Four, count ‘em, four players from the 2009 Rays made the top ten; that speaks wonders about the strength and depth of our current offense.  Also, holy cow, I had forgotten just how amazing Pena was in 2007.  For an equivalent, Joe Mauer created 54.9 wRAA this past season; Pena created 51.0 wRAA in 2007.  The second best season in Rays' history, Zobrist's 2009 season, falls 11.7 wRAA behind Pena's 2007 season, a difference equivalent to the entire offensive value of Magglio Ordonez this past year (which wasn't shabby at a .356 wOBA).  Pena was a force of nature that year, and his .345 ISO from that season is far and away the highest in franchise history (second place: Pena, 2008, .310 ISO).

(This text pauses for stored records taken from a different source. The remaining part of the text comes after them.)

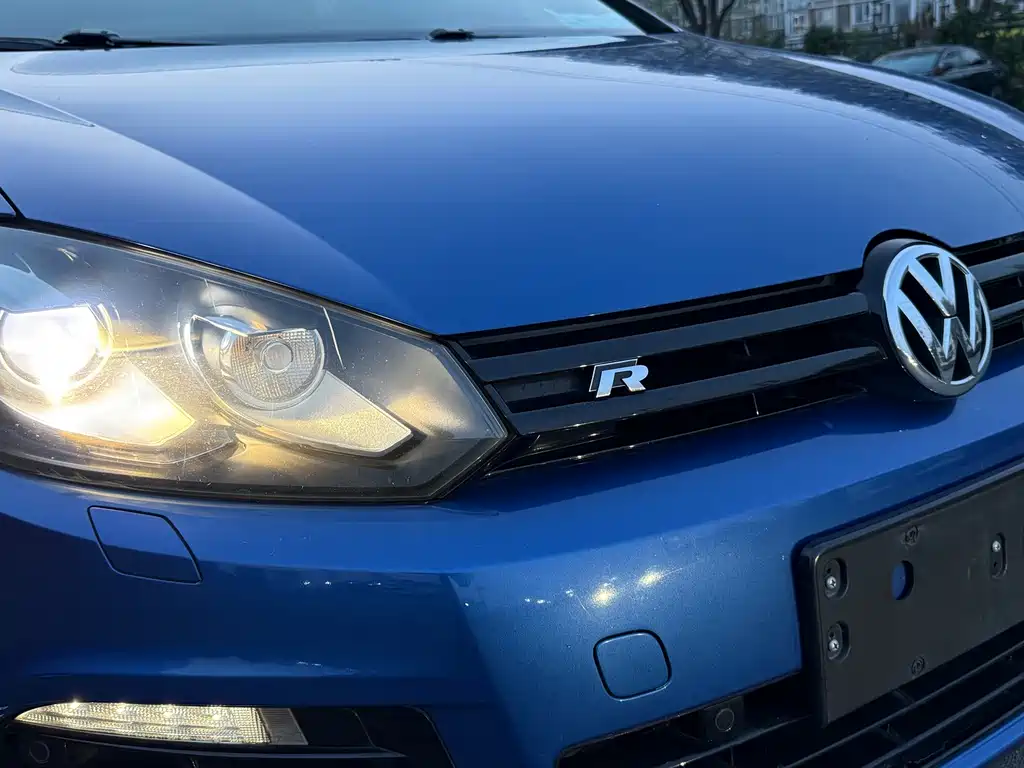 Volkswagen Golf (Import) — миниатюра 22
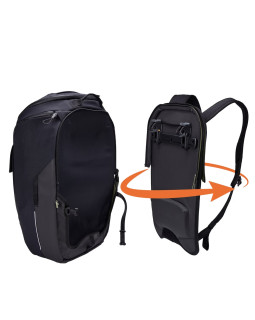 Thule 5091 Paramount Hybrid Pannier 26L Black-foto2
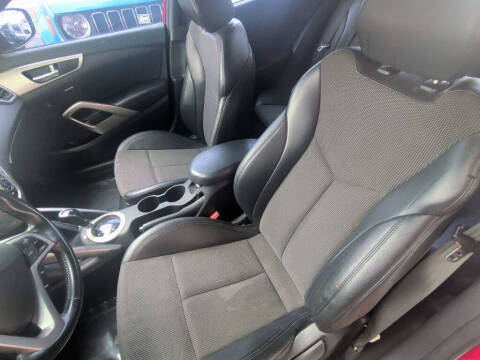2016 Hyundai Veloster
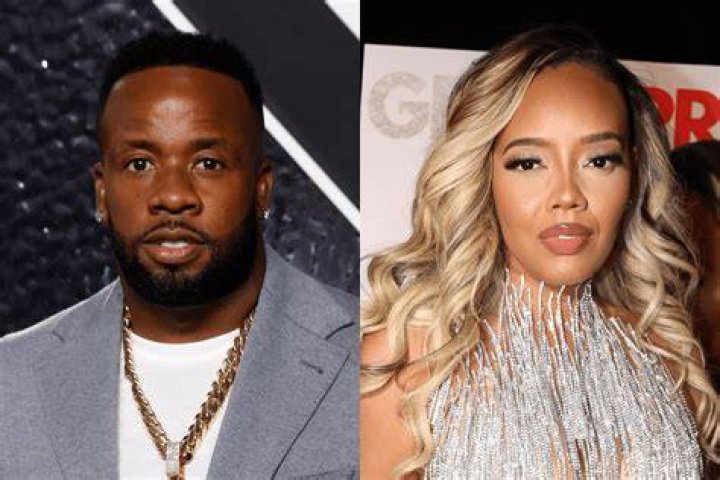 Angela Simmons & Yo Gotti Sparks Fly After Dubai Romantic Vacation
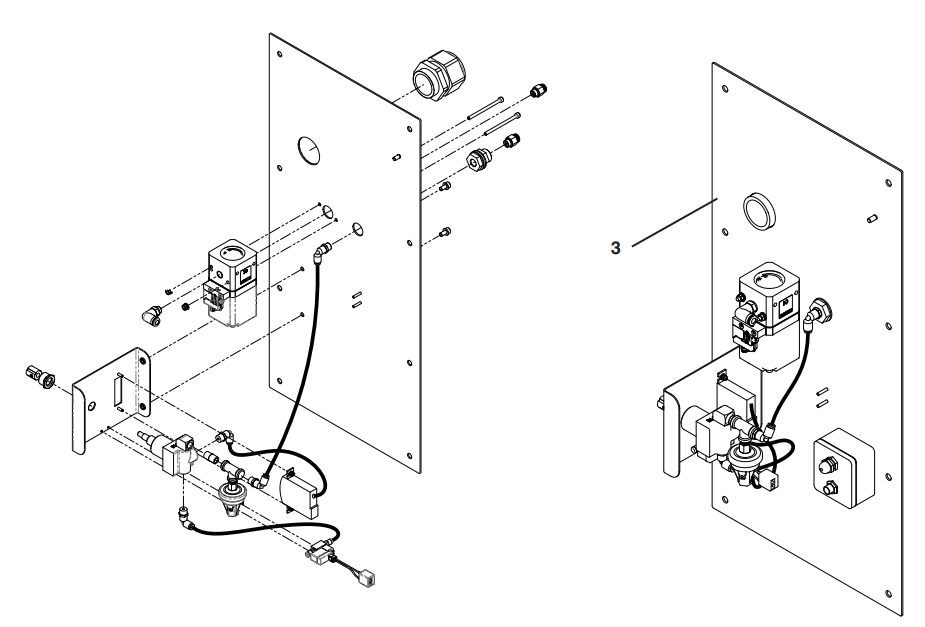 Nordson FoamMelt FIT25 Adhesive Foam Melter-2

And now, the list you've all been waiting for: the all-time Rays' offensive leaderboard.  I always find it fun to see which players lead franchises in counting stats like homeruns, RBIs, and hits, but those lists don't actually tell us how much value each player contributed to the team.  With that in mind, this list can serve as our sabremetric response, as we answer the question: which player has contributed the most runs to the Rays over the course of their tenure?

Names

wRAA

1

Carlos Pena

95.7

2

Fred McGriff

74.2

3

Carl Crawford

57.4

4

Aubrey Huff

52.2

5

Evan Longoria

47.0

6

Jose Canseco

30.1

7

Julio Lugo

24.9

8

Bubba Trammell

24.4

9

Jason Bartlett

21.0

10

BJ Upton

19.5

11

Ben Zobrist

17.6

12

Ben Grieve

17.2

Going into this exercise, I knew that Pena had created a lot of offensive value for the Rays over the course of the past three seasons, but I don't think I appreciated exactly how much.  He's been incredible and while we don't have the most illustrious franchise history (it's telling that Bubba Trammell sits in 8th place), he deserves his place at the top of the list.  Also, how many people would have said Fred McGriff was the second most valuable offensive player in Rays' history?  Maybe I jumped on the Rays' bandwagon too late and missed being able to appreciate McGriff, but I though Crawford would be ahead of him by now.  And wait...Jose Canseco was actually good?  Somehow I missed this, but at least one part of the "Hit Show" was a success for a season or two.

Looking at next year, if Crawford is with the Rays for the whole time and Longoria produces like he has the past few years, we could see Crawford move into the #2 spot and Longoria ending up close to McGriff.  Upton, Bartlett, and Zobrist all figure to move up spots as well, thankfully moving names like Bubba Trammell and Julio Lugo back down towards the bottom.  Pena stands to increase his lead, and although Longoria appears poised to pass him eventually, he'll have his work cut out for him.

So congratulations to Carlos Pena, the Rays' all-time leader in wRAA.  This list may not get the most mainstream attention, but considering how sabremetrically-slanted our front office is, it holds more importance than the title of all-time leader in RBIs, for sure.